[comp.unix.questions] An Essay on Handling Multi-Byte Keystrokes.

tony@oha.UUCP (Tony Olekshy) (08/28/90)

This topic was discussed at length here a couple of years ago, and the result
was that thou shalt not use time-outs to handle multi-byte sequences.  The
technique that does work is as follows.

    - Build a list of the multi-byte sequences that you want to decode.
      Use the termcap or terminfo functions to get these for function keys,
      arrow keys, &c.

    - Access the keyboard via a single function that looks like this:

	if accumulated bytes remain return next accumulated byte
	else reset accumulated bytes buffer

	while read one byte in raw mode

	    append byte to accumulated bytes
	    if accumulated bytes match any multi-byte sequence
		clear accumulated bytes
		return corresponding extended keycode (you make these up)
	    if accumulated bytes match any anchored substring thereof
		loop
	    if byte[0] equals byte[1]
		clear accumulated bytes and return byte[0]

	    return first accumulated byte
		-or-
	    if singe byte accumulated return it
	    else error and clear accumulated bytes

	    end of processing a byte

This means that to enter any keystroke that is the first character of any
multi-byte sequence, you have to strike the key twice.  Also, no multi-byte
sequence can be an anchored substring of any other such sequence, and no
multi-byte sequence can start with two identical bytes.  A timeout on the
read can be added, but it should return a no-keystroke-ready indication,
rather than any bytes which partially match a multi-byte sequence.

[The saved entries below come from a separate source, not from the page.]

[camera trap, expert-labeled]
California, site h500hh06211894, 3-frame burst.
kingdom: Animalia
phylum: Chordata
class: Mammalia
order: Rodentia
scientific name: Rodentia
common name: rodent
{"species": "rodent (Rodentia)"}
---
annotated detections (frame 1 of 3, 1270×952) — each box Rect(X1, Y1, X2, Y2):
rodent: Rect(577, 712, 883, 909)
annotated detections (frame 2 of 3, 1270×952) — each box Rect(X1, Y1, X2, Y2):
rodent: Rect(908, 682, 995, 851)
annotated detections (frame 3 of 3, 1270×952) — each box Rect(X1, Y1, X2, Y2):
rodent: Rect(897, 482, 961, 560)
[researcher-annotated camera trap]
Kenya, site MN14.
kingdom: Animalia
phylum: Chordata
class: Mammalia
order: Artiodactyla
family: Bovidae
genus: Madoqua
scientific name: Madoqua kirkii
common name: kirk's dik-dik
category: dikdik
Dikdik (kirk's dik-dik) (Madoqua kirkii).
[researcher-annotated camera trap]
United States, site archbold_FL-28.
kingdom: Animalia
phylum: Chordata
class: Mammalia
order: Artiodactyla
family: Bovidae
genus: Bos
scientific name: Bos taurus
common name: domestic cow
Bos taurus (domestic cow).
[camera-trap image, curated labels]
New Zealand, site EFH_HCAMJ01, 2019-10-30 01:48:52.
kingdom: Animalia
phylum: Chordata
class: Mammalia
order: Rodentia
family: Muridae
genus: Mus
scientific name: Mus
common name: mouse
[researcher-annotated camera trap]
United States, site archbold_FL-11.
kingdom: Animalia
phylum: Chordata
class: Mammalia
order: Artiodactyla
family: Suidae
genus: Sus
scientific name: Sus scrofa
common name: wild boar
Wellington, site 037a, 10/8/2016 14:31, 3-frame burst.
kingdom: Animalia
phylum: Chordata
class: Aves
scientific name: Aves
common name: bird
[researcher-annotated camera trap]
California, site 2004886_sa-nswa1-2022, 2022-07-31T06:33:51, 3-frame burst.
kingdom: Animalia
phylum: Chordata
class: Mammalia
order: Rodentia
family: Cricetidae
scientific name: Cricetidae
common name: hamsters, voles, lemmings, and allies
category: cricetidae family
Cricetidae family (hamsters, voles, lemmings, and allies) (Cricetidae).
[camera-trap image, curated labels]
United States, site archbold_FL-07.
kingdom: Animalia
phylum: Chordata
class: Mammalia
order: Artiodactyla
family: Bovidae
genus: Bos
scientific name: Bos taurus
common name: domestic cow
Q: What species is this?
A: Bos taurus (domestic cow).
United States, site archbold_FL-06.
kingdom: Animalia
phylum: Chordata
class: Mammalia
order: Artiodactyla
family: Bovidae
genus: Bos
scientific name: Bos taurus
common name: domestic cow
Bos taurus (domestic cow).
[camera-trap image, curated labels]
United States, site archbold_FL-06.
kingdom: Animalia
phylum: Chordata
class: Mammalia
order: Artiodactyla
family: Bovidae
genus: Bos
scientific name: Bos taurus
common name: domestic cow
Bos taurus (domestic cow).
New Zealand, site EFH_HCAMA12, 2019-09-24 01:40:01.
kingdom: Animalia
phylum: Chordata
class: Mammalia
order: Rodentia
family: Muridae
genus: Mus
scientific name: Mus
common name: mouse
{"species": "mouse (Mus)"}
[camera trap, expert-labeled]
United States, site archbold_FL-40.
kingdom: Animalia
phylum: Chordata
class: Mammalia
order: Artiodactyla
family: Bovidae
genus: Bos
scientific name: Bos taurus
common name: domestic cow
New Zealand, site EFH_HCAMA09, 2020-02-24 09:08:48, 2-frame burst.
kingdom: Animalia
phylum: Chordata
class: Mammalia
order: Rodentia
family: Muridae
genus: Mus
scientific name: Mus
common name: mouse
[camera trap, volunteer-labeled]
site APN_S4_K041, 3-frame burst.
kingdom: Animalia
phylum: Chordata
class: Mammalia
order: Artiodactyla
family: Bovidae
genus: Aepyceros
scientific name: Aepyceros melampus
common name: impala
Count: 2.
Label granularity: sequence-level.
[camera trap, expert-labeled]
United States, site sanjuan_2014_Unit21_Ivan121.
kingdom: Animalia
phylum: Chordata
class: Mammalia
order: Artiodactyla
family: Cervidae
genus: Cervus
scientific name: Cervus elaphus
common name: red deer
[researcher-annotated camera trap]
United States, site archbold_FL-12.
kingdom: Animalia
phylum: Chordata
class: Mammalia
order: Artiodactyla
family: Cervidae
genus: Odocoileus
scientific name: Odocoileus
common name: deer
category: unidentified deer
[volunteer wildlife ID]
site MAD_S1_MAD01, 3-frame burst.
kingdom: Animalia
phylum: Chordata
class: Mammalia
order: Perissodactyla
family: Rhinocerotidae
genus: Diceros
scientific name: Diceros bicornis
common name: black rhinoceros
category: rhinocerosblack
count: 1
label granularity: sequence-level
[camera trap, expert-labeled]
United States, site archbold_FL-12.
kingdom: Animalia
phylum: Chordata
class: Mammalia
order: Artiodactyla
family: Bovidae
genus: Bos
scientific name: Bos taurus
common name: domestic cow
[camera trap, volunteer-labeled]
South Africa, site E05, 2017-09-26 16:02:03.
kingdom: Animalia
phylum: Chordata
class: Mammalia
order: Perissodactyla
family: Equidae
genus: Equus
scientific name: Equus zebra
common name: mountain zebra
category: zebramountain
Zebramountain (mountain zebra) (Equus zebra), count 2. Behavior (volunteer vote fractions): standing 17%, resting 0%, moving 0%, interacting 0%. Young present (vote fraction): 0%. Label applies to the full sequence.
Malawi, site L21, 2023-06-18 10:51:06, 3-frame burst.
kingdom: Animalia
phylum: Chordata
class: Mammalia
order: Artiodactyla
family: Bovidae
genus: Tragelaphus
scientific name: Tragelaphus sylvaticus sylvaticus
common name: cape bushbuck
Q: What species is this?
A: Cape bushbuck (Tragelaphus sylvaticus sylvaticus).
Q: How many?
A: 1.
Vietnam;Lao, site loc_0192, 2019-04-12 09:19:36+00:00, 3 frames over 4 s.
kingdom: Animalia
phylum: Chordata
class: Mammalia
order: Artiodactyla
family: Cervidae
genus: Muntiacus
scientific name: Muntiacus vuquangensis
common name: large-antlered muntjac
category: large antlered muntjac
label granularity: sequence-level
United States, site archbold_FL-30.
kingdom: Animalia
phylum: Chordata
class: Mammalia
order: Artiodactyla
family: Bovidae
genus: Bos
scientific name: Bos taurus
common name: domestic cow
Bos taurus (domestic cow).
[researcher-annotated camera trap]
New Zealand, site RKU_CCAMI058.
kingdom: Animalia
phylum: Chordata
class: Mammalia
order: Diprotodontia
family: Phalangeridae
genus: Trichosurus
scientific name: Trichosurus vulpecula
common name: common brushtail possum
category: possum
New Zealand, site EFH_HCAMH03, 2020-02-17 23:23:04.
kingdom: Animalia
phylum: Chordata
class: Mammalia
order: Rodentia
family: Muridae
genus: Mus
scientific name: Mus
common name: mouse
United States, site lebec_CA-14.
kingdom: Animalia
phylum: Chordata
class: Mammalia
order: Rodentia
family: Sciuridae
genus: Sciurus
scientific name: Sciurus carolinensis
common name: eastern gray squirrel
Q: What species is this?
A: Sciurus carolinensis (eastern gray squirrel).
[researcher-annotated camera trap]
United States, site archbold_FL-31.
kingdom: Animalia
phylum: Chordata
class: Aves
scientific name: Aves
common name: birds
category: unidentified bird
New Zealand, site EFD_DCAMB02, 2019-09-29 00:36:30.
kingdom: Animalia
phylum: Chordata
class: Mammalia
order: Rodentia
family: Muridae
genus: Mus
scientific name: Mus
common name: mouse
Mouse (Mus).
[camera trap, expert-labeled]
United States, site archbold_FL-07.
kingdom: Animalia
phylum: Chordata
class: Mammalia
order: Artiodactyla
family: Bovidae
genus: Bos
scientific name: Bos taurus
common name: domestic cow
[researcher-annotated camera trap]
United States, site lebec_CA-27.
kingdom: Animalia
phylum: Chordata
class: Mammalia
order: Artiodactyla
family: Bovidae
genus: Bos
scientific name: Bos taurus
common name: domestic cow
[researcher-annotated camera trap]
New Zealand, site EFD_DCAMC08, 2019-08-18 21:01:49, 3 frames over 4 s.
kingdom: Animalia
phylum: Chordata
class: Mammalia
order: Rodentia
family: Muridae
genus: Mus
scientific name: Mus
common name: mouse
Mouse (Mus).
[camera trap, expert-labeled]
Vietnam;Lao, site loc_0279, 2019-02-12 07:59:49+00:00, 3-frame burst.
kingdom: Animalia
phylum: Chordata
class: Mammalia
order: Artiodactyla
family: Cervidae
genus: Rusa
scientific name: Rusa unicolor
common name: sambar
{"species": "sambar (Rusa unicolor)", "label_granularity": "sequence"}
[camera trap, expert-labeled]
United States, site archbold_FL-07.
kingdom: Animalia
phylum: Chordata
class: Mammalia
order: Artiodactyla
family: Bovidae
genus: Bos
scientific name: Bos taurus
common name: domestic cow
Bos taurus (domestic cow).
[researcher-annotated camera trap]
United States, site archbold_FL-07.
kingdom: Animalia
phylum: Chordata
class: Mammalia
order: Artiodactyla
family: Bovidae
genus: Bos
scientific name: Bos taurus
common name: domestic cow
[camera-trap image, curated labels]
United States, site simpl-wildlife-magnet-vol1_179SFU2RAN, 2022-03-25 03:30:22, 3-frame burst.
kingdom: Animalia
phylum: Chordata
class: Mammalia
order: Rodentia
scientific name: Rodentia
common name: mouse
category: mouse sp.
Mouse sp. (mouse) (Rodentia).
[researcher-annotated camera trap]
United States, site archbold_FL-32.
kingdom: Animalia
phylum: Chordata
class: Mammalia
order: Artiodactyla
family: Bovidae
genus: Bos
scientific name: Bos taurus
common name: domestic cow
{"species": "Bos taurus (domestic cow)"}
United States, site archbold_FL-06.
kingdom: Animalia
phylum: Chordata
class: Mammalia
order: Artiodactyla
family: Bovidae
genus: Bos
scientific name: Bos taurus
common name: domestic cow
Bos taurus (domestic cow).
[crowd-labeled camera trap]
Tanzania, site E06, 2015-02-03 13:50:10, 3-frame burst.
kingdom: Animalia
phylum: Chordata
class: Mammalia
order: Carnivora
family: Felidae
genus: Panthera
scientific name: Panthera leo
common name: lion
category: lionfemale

Vi can't do this because it wants escape to be a single keystroke, even though
it is the first byte of (most) multi-byte escape sequences, which is why arrow
keys cause trouble for vi.  There just is no way to account for system-imposed
delays during the read one byte in raw mode operation in the middle of a
multi-byte sequence.  It might be coming in by smoke signal on a gusty day.

The above technique should be used by any program that may ever have to be
ported to any system with any old or broken curses (and curses that use a
timeout are broken).  I just checked the definition of all function keys in
our termcap, and most start with escape or control-A.  There are a few
control-B/D/E/N/R/U/W/Zs, but you should be fairly safe if you don't define
single-keystroke uses for escape or control-A.

We actually scrapped curses some time ago because it can't handle 16
foreground and 16 background colours.  We still use terminfo or termcap
as the underlying database and cursor movement parser.

--
Yours etc., Tony Olekshy.               Internet: tony%oha@CS.UAlberta.CA
					  BITNET: tony%oha.uucp@UALTAMTS.BITNET
					    uucp: alberta!oha!tony